In 1876 the Order secretly helped sculpt the nation’s landscape once more, this time in a less immediate though no less powerful way. In June of that year Rebecca Black, Charles’s youngest daughter, was traveling west by railroad to San Francisco in a private Pullman car coupled to the end of a Union Pacific passenger train. On a lonely stretch of track in central Nebraska the train was attacked by Sioux warriors. Another treaty with the Sioux had just been broken and the raiding party was hell-bent on revenge for a U.S. cavalry ambush on a Sioux village, during which seventy-two women and children had been murdered. The Sioux warriors stole several thousand dollars from passengers, shot and killed eleven men aboard the train, and kidnapped three women—one of whom was Rebecca Black. She was found a week later in a dry streambed thirty miles away. She’d been scalped, gutted, and left to die.
The Black brothers vowed revenge on the Sioux for Rebecca’s murder, specifically against the chief of the region, Man Bear—who, it was rumored, had ordered the attack on the train. Thanks to the Order’s growing connections in Washington, several U.S. Army columns were quickly and quietly dispatched to Nebraska and what would later become South Dakota, to find and kill Man Bear. The mission was carried out in forty-two days with little fanfare.
A week after Man Bear’s execution, the Blacks were presented with the Sioux chief’s cleansed skull by the ranking field general in a clandestine ceremony at the Wall Street headquarters of Black Brothers Allen. Later that year, several senior federal officials and Army generals, including the field general directly responsible for Man Bear’s capture and hanging, were quietly allocated shares in three new equity offerings brought public on the New York Stock Exchange by Black Brothers Allen. The men all made millions.

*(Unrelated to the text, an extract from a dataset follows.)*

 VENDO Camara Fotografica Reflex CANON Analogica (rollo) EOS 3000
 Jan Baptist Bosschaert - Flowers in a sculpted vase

But the Order didn’t stop with Man Bear. So enraged were George and Charles by Rebecca’s death that they organized death squads: three-man teams funded through a maze of trusts and corporations secretly established by Black Brothers Allen. The teams were charged with murdering any Indian chief, Sioux or other, who whispered the words “peaceful settlement with whites.” They were to use any means available, existing or imagined, to carry out their orders. The fate of the Native American has been well documented.
The Order began assembling in secret at the estates of its members in the late 1850s and continued to do so until 1899. During the fall of that year a meeting of the Order was nearly discovered by a group of Yale’s Skull and Bonesmen who had followed a friend they felt was acting suspiciously—a man of the Order. The men escaped from the house without being recognized, but the Molay Trust was formed the next day to purchase what was renamed Champagne Island from the federal government so the Order could meet with no fear of detection. The trust was named for Jacques de Molay, the last grand master of the Knights Templar. Molay was burned at the stake in 1314 when the Templars were crushed by the Inquisition after falling into disfavor with the Catholic Church.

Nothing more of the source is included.